Inspired by the work of Alan Turing, Ernst Haeckel and D’Arcy Wentworth Thompson, Cellular Forms uses a simplified biological model of morphogenesis to explore the generation of complex three dimensional structures.
Each form starts with a small initial ball of cells which is incrementally developed over time, adding iterative layers of complexity to the structure. The aim is to create forms emergently from the interactions between individual cells, exploring generic similarities between many different shapes in nature rather than emulating any particular organism. The process reveals universal archetypal forms that can come from growth-like processes rather than top-down externally engineered design.
Cell division is controlled by accumulated nutrient levels. When the level in a cell exceeds a given threshold the cell divides, and various parameters control how both the parent and daughter cells re-connect to their immediate neighbours. Rules can also be adjusted for how nutrient is created, such as by being randomly uniformly created by each cell, or by incident light rays creating nutrient in cells hit by photons. Nutrient can also be allowed to flow to adjacent cells. The simulation process is repeated over thousands of iterations and millions of particles, with typical final structures having over fifty million cells.

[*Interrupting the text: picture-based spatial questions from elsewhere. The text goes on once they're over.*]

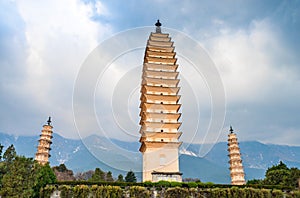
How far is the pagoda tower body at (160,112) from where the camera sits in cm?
3372

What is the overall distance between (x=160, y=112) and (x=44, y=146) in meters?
19.5

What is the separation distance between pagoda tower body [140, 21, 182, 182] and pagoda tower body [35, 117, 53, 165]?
16.2 m

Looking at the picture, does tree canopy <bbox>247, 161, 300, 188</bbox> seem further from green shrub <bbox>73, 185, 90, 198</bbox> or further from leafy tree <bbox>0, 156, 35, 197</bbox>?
leafy tree <bbox>0, 156, 35, 197</bbox>

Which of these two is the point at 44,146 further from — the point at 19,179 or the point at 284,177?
the point at 284,177

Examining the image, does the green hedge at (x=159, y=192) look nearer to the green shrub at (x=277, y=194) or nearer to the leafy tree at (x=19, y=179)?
the green shrub at (x=277, y=194)

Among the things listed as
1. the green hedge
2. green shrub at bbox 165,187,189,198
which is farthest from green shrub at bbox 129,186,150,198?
Answer: green shrub at bbox 165,187,189,198

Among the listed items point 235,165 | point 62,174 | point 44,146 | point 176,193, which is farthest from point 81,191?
point 62,174

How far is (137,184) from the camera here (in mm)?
23812

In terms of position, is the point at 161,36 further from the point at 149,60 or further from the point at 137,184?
the point at 137,184

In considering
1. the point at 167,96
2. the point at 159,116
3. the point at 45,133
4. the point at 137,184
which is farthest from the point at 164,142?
the point at 45,133

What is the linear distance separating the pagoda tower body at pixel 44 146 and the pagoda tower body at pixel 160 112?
638 inches

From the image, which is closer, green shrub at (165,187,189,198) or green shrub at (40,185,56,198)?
green shrub at (40,185,56,198)

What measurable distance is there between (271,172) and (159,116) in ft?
53.3

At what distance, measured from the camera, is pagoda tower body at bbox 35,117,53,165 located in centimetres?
4275
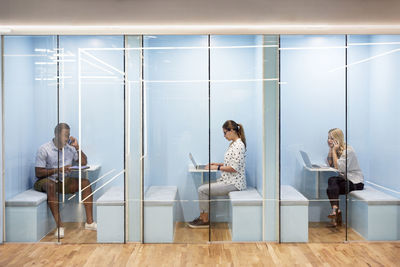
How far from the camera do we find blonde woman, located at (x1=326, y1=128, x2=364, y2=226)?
4.20 meters

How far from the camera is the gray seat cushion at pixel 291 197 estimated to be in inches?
165

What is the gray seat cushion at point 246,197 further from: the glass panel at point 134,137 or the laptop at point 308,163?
the glass panel at point 134,137

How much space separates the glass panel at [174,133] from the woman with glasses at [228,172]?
58mm

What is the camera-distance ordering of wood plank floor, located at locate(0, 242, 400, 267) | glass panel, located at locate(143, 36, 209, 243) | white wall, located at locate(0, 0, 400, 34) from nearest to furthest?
white wall, located at locate(0, 0, 400, 34)
wood plank floor, located at locate(0, 242, 400, 267)
glass panel, located at locate(143, 36, 209, 243)

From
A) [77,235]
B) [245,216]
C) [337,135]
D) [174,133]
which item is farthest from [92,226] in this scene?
[337,135]

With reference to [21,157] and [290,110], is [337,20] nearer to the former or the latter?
[290,110]

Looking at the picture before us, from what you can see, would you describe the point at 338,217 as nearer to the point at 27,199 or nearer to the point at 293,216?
the point at 293,216

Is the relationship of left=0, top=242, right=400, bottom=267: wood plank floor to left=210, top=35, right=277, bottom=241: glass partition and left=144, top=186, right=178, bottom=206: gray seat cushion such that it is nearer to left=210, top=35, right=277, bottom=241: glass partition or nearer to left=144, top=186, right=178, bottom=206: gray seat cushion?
left=210, top=35, right=277, bottom=241: glass partition

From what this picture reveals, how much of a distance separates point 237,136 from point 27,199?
97.5 inches

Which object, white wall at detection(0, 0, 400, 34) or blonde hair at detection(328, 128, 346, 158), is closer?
white wall at detection(0, 0, 400, 34)

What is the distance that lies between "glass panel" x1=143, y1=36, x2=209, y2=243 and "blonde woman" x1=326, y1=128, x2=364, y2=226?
143cm

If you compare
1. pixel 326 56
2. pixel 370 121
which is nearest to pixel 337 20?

A number of internal forces affect the structures, including linear and torsion springs between connected cells. Additional forces repel cells that are in close proximity but are not directly connected. This creates tensions within the structures that induce them to change shape dynamically, with surfaces naturally folding into complex organic forms.
A wide set of variations arise from small changes to the rules governing the systems, with selection of forms based on aesthetic considerations rather than optimizing a conventional fitness function. All resultant motion as well as shape is genuinely emergent, since the simulation rules only dictate interactions between adjacent cells.
Two complementary rendering methods are applied to the simulation data to visualize the generated data and reveal different aspects of the forms.
The first shows the cells as sphere primitives illuminated with a diffuse light from all directions, revealing the three-dimensional shape of the forms through self-shadowing of the surface.
The second uses a density accumulation map, with each cell represented as a sphere of equal density. This digital emulation of an X-Ray reveals internal details of the structures that may not be apparent from the external surface.